Ma Giovanni se n’è andato, in punta di piedi per non dar fastidio, per non spaventarmi. E io sono sola… meno male che vengono a vendemmiare. Ah in quanti sono! E tutti a cantare festosi. Devo preparare la bagna cauda… «Felicina cosa fai? È notte. Riposa», mi sussurra Irina. I cori si sono zittiti all’improvviso, svaniti. Dicono che ho la testa in confusione.
La gente è cattiva. Dice che Domenico ha subito venduto le bestie, ma come avrei potuto accudirle? Che noi contadini non dovevamo far studiare i figli perché ora stanno in città, a fare i dottori, e la campagna va in malora.
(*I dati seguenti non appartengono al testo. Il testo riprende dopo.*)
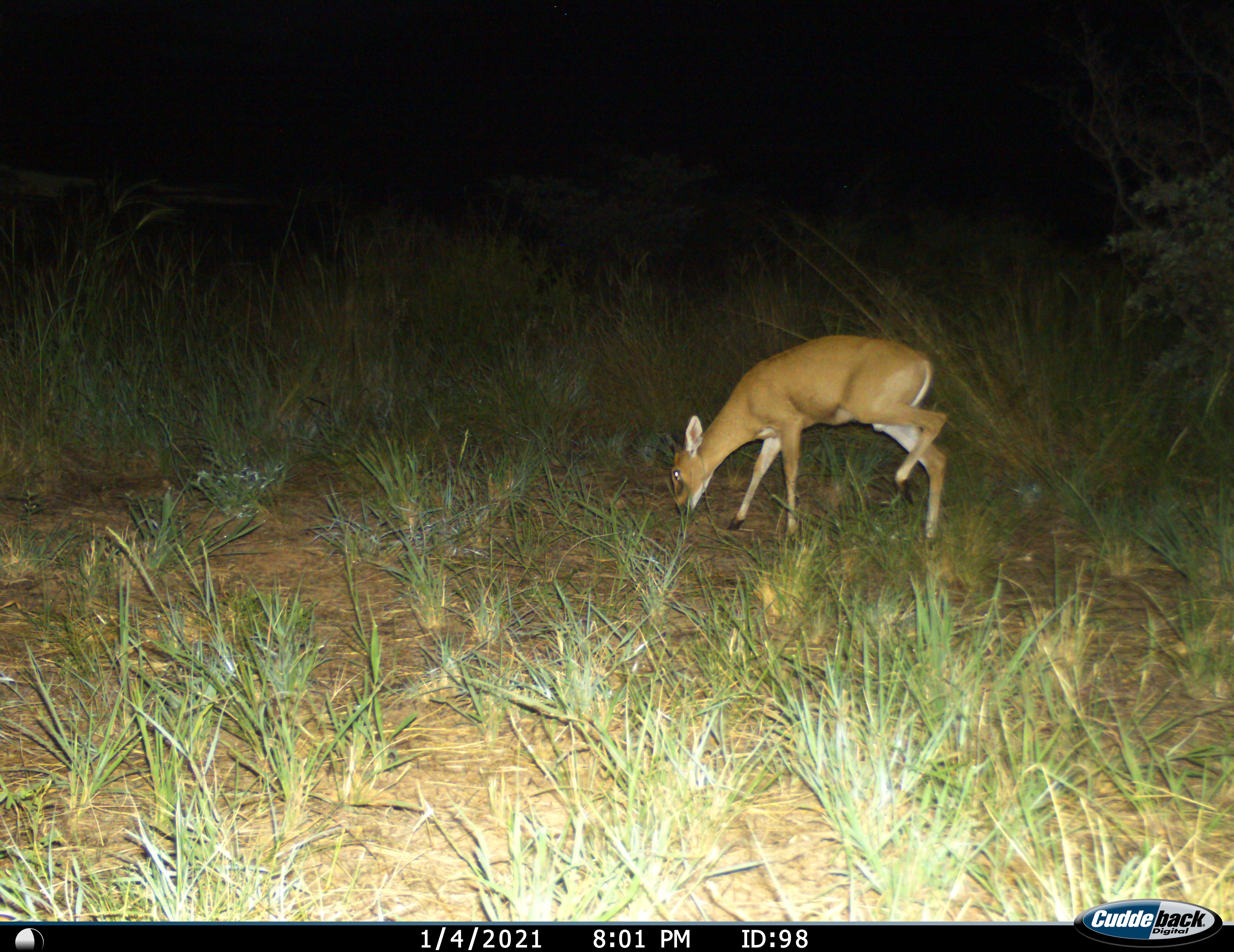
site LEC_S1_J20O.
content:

Dicono che Domenico mi ha mandata all’ospizio. Ospizio? non sono mai stata così bene. È un albergo… non capiscono. Perfino imbarazzata a non far niente: mi sembra strano. Posso aiutare? Sì, la macchia celeste della nostra casa, mi manca, ma è eguale al mantello della Madonnina nel corridoio.
Il mio Domenico a fare la signora mi ha mandata! Voi siete come le civette che giocano a nascondino tra le pannocchie del granturco, e borbottano senza farsi vedere
E poi ecco Irina ed io sorpresa: «Irina ma che ci fai qui? Sei venuta a trovarmi? Grazie, grazie. Mi porti a passeggio?». E Irina: «Su Felicina, presto che partiamo. Mia madre ci aspetta al mio paese. Altro che passeggiata! Questa notte è venuto a trovarmi Giovanni e mi ha detto: “Oh non fare la sciocca. Vai a prendere la Felicina. Vuoi abbandonarla là dentro?”. “Ma io non so la lingua. Come faccio?”. “Non preoccuparti, le mamme s’intendono sempre!”».
La macchina era ricolma all’inverosimile. Cianfrusaglie. La radio accesa al massimo, un fracasso assordante, e Irina rideva rideva mentre l’ospizio, alle loro spalle, diventava sempre più piccolo.